LAWS(P&H)-2007-8-94

COMMISSIONER OF INCOME TAX Vs. GUPTA ENGINEERING WORKS

Decided On August 03, 2007
THE COMMISSIONER OF INCOME TAX Appellant
V/S
GUPTA ENGINEERING WORKS Respondents

JUDGEMENT

(1.) THE following questions of law, arising out of order dated 12.5.1993 passed by the Income Tax Appellate Tribunal, Chandigarh Bench, Chandigarh (for short, 'the Tribunal') in I.T.A. Nos.1211 to 1215/Chandi/1987, for the assessment years 1977 -78 to 1981 -82 have been referred for opinion of this Court:

(2.) WHETHER , on the facts and in the circumstances of the case, the Tribunal was right in law in holding that Section 154 of the Income Tax Act was not attracted and the matter squarely fell Under Section 155(4A) of the Act, though it was a case where the Assessing Officer had only made a wrong mention of Section 154 in his order?

(3.) WE have considered the rival contentions and we find that it is a case where entire assets and liabilities have been transferred from the firm to the new company.
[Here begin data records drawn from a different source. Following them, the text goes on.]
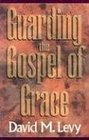 Guarding the Gospel of Grace Contending for the Faith in the Face of Compromise Galatians and Jude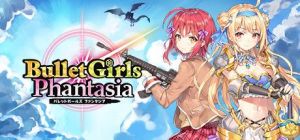 Скачать игру Bullet Girls Phantasia бесплатно на ПК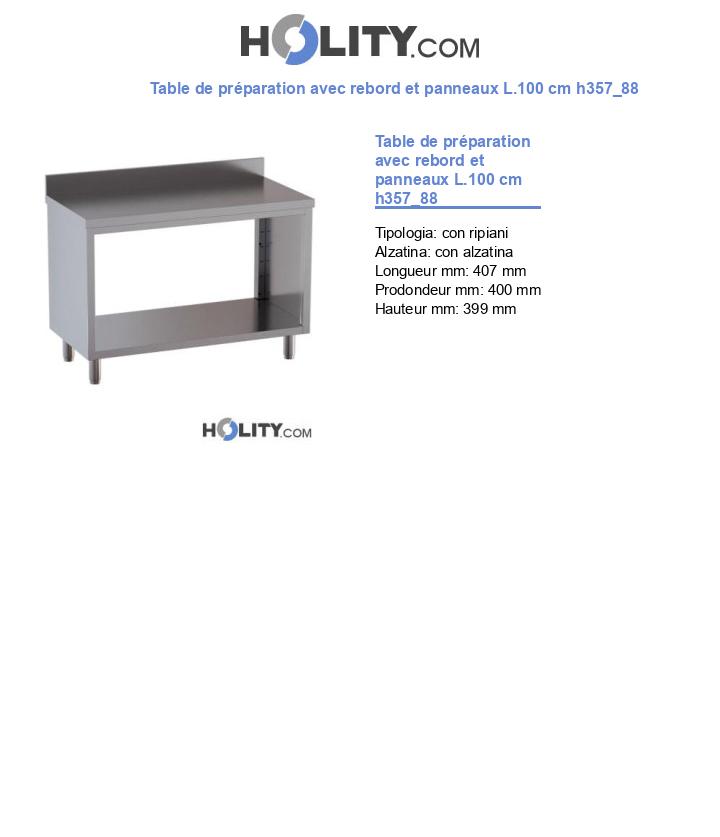Table de préparation avec rebord et panneaux L.100 cm h357_88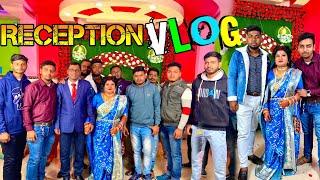 Reception Vlog|সেরা মজা করলাম️|Reception Vlog Bengali|Bengali Reception Vlog|Bengali Daily Vlog|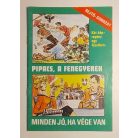Rejtő Jenő (P. Howard) – Cs. Horváth Tibor – Gugi Sándor: Pipacs, a fenegyerek / Minden jó, ha vége van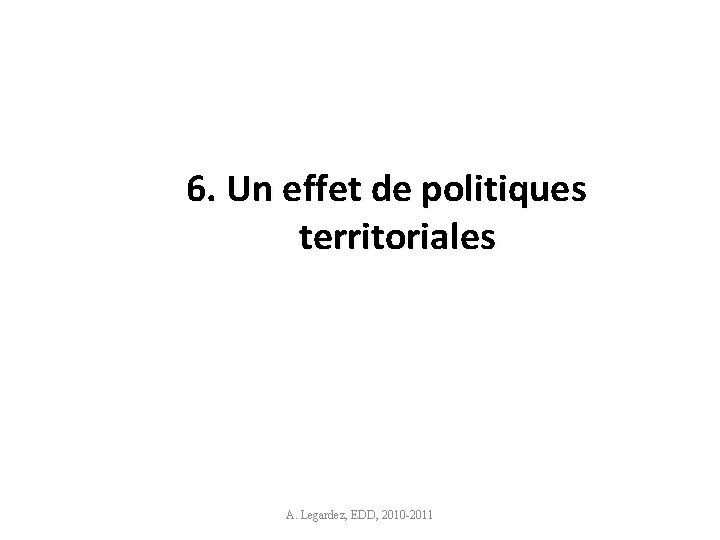 6. Un effet de politiques territoriales A. Legardez, EDD, 2010 -2011 14 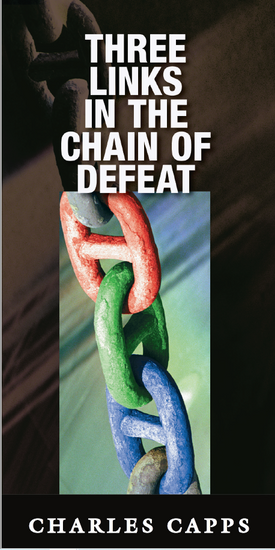 Capps Ministries 3 Links in the Chain of Defeat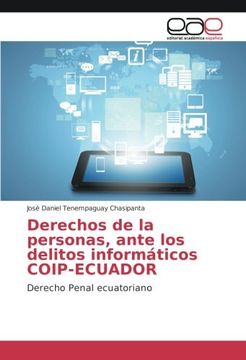 portada Derechos de la personas, ante los delitos informáticos COIP-ECUADOR: Derecho Penal ecuatoriano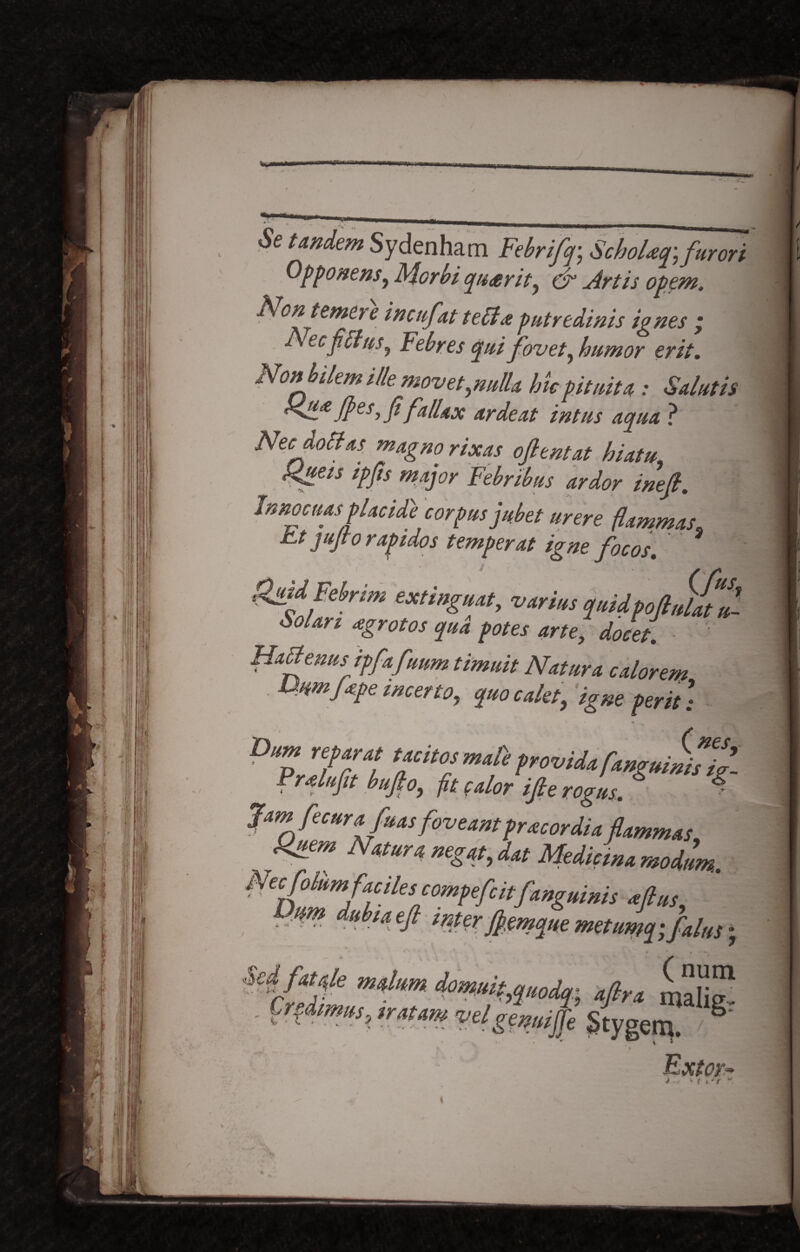 Setandem Sydenham Febrifq-, SchoUq\ furori Opponens^ Morbi qu£rity cr hirtis opem, Non temc.) e incufat teffa putredinis ignes ’ ecfilius^ Febres qui fovet, humor erit. Non bilem ille movet,,nulla hic pituita : Salutis Hli£ Jpes, fi fallax arde at intus aqua ? Necdottas magno rixas oftentat hiatu. Rueis ipfis major Febribus ardor inefi. Innocuas placide corpus jubet urere fammas, htjufio raptdos temperat igne focos. Quid Febrim extinguat, varius quidpojhfltt Solan <egrotos qua potes arte, docet. ■ ' Habfenus ipfafuum timuit Natura calorem Uumfope incerto., quo calet, igne perit) D'Z‘ T/f fovU*! Pralufit bufo, ft calor i fi e rogus. S $ Jam focurafoas foveant pracordia flammas Quem Natura negat, dat Medicina modum. Nec folium f;iciles compefc itfanguinis aftus Om dubia eft mter fiemque metumajfalus; i • * Sc¥“fe n“fkm irndq- afirx maliS . Crjmus, ,mm vel gemije Stygem. §' \ * „ r Extor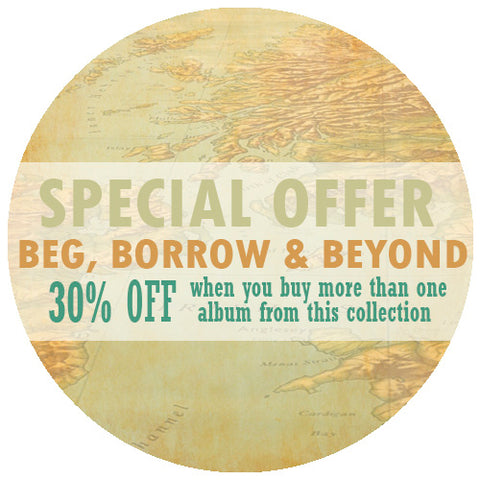 Special Offer: Beg Borrow & Beyond. 30% off when you buy more than one album from this collection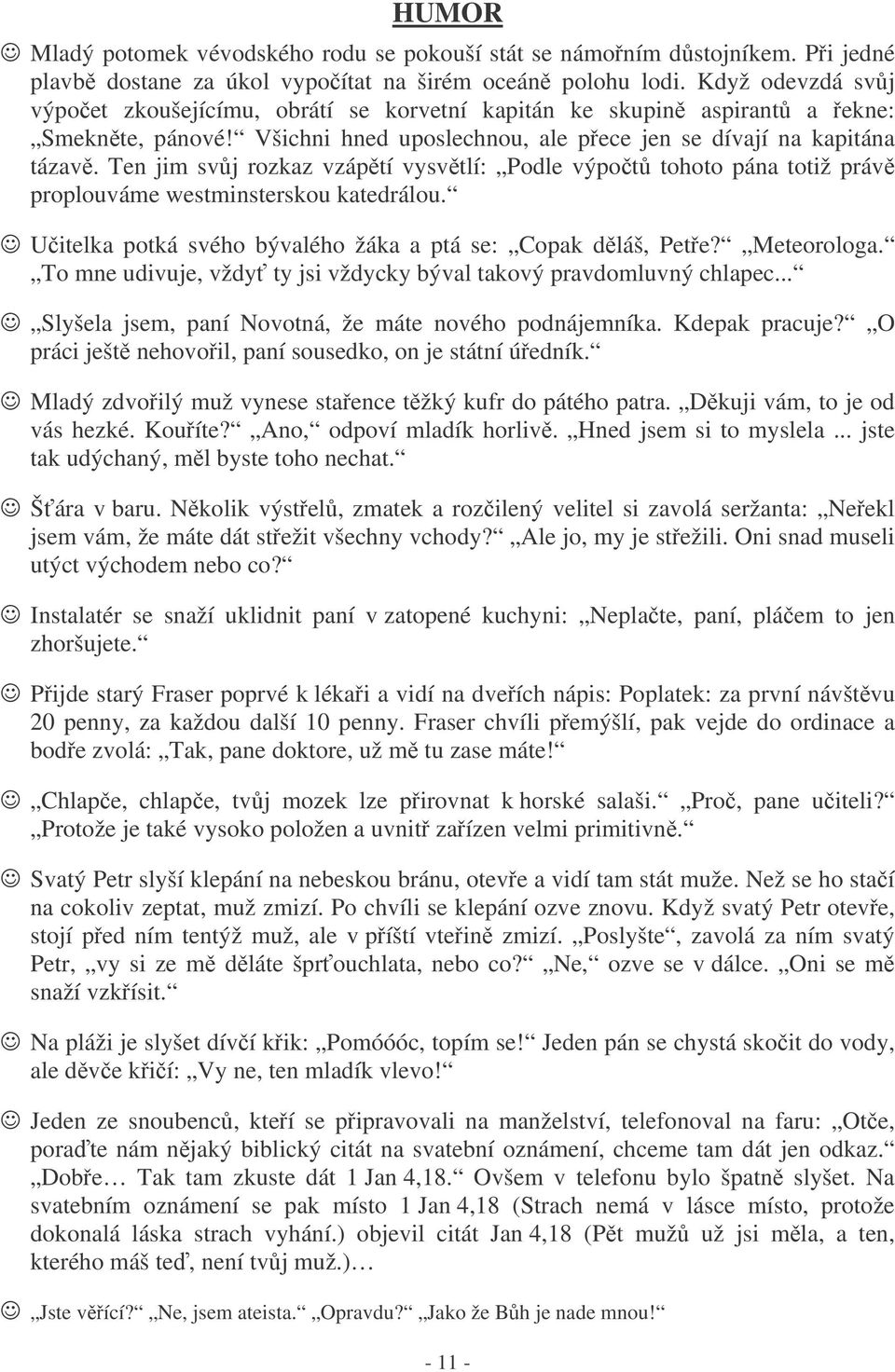 Ten jim svj rozkaz vzáptí vysvtlí: Podle výpot tohoto pána totiž práv proplouváme westminsterskou katedrálou. Uitelka potká svého bývalého žáka a ptá se: Copak dláš, Pete? Meteorologa.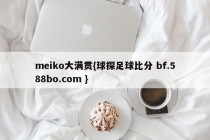 meiko大满贯{球探足球比分 bf.588bo.com }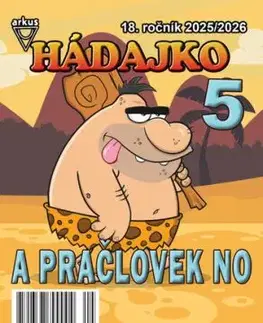 Hádajko 5 2026 a pračlovek No - Jela Mlčochová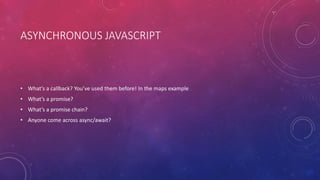 ASYNCHRONOUS JAVASCRIPT
• What’s a callback? You’ve used them before! In the maps example
• What’s a promise?
• What’s a promise chain?
• Anyone come across async/await?
 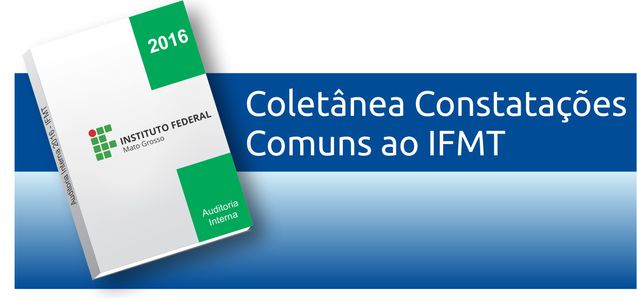 AUDIN publica Coletânea 2016 “Constatações Comuns ao IFMT”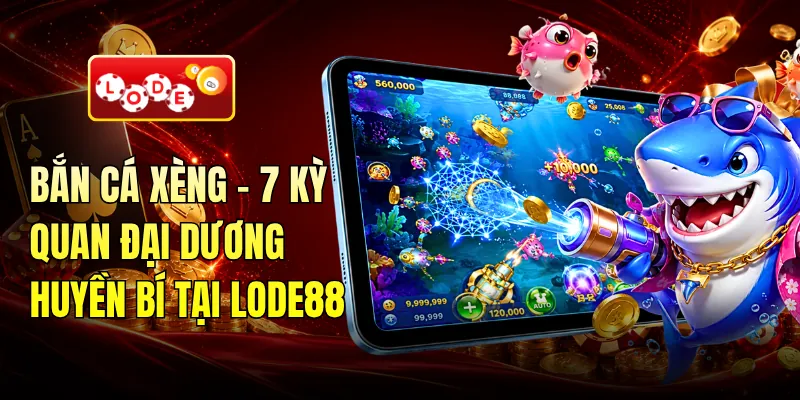 Bắn Cá Xèng - 7 Kỳ Quan Đại Dương Huyền Bí Tại LODE88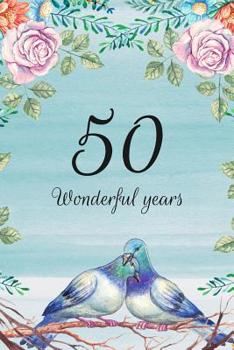 50 Wonderful Years: Lined Journal / Notebook - 50th Anniversary Gifts for Her and Him - Romantic 50 Year Wedding Anniversary Celebration Gift - Fun ... Alternative to a Card -  Lovebirds Dove Theme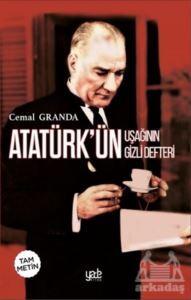 Atatürk’Ün Uşağının Gizli Defteri (Tam Metin) - 1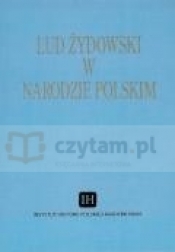 Lud żydowski w narodzie polskim. Materiały z sesji naukowej w Warszawie 15-16 wrzesień 1992 - Jerzy Michalski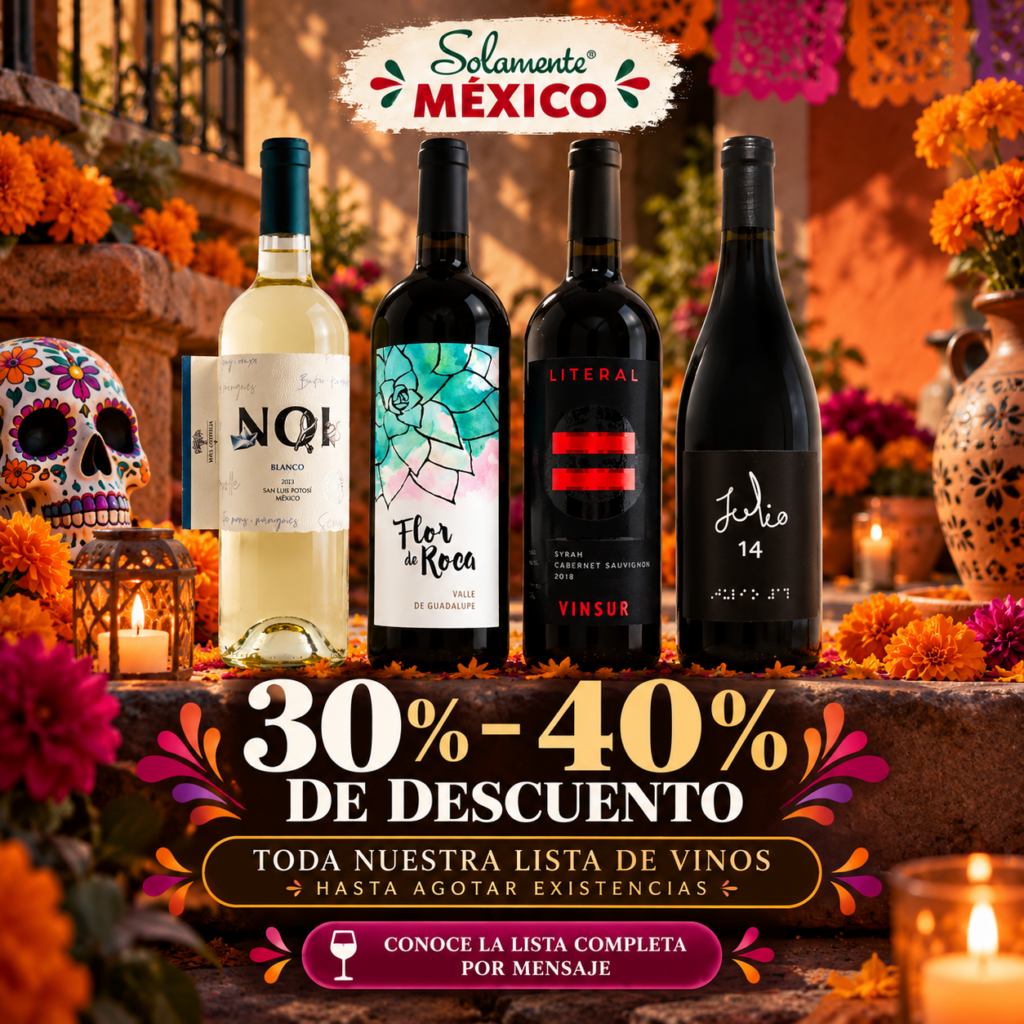 Oferta de la semana de Solamente México: 30% a 40% de descuento en vinos seleccionados, hasta agotar existencias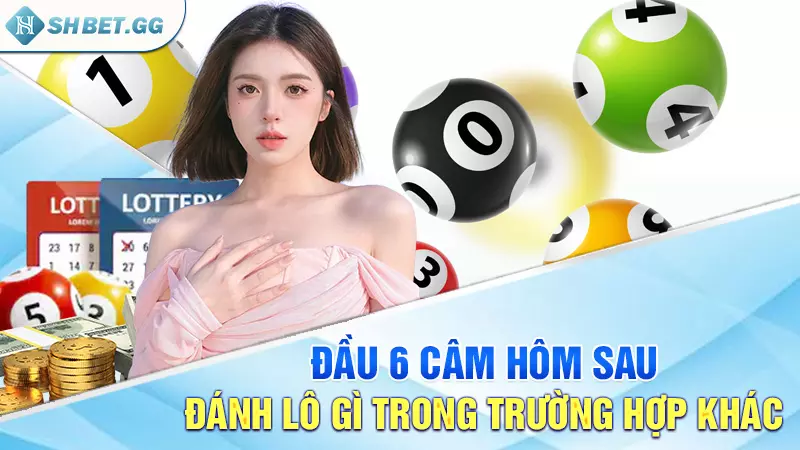 Giải mã chi tiết: Đầu 6 câm hôm sau đánh lô gì chuẩn nhất? 6 Đầu 6 câm hôm sau đánh lô gì trong trường hợp khác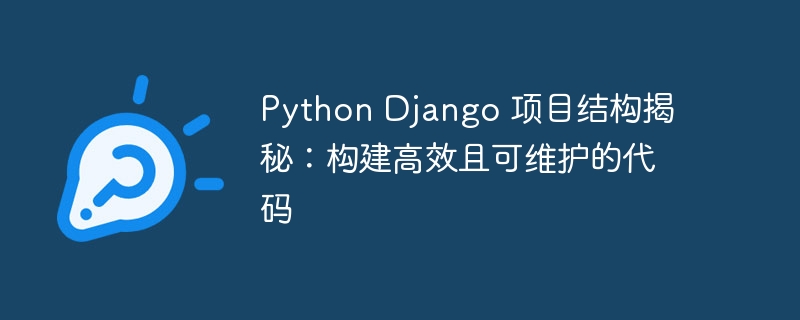 Python Django 项目结构揭秘：构建高效且可维护的代码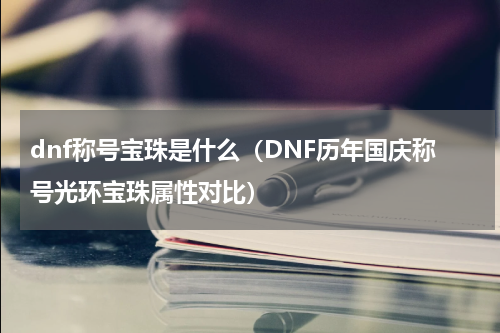 dnf称号宝珠是什么（DNF历年国庆称号光环宝珠属性对比）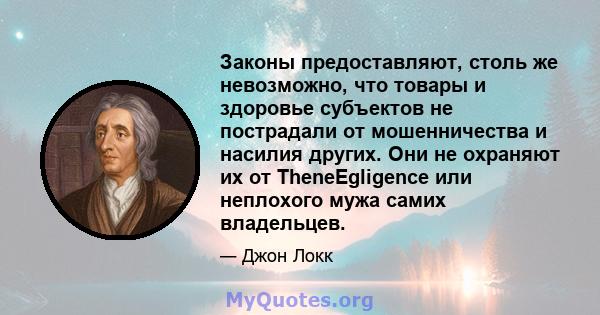 Законы предоставляют, столь же невозможно, что товары и здоровье субъектов не пострадали от мошенничества и насилия других. Они не охраняют их от TheneEgligence или неплохого мужа самих владельцев.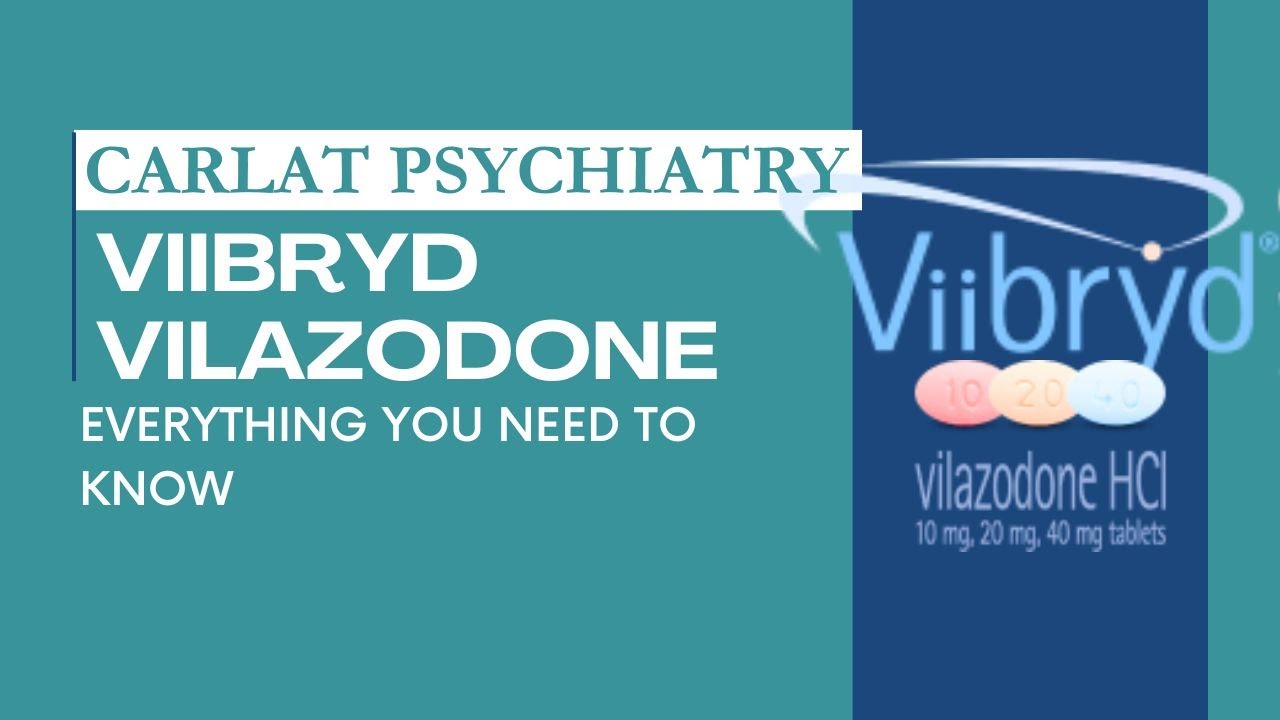 Vilazodone Review | Mechanism •  Faster Onset? • Better for Anxiety? • Sexual Side-effects?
The ld. D.R has, however, invited our attention to even of assets which remained with one partner Veena Gupta. He has argued that since some property remained with the partner, it has not a case where the entire assets and liabilities could be treated to have been taken over by the new company and, therefore, the conditions laid down Under Section 32A(7) were not fulfilled. We, however, find that the asking over agreement dated 1.12.1981 was clear in terms and there is no room for any doubt that running business of the firm was taken over long with its assets and liabilities. It has also to be noted that proceedings were initiated Under Section 154, which did not appear to be the appropriate provision. The ld. Counsel was argued that Section 155(4A) could be applied because it was that sub -section which was attracted to such a situation. He has invited our attention to the order of the Tribunal dated 7.2.1992 in I.T.A. No. 342/Chandi/88 for assessment year 1982 -83 in the case of the assessee itself wherein it has been held that such a matter did not come within the ambit of Section 154. Reliance was placed on a Decision of the Hon'ble Supreme Court in the case of Volkart Brothers and Ors. (). In that case, it has been held that where the mistake was something which was to be established by a long drawn process of reasoning on points on which there may be conceivably two opinions, it could not be called to be a mistake apparent on record. It has thus been argued that the application of Section 154 was misplaced one.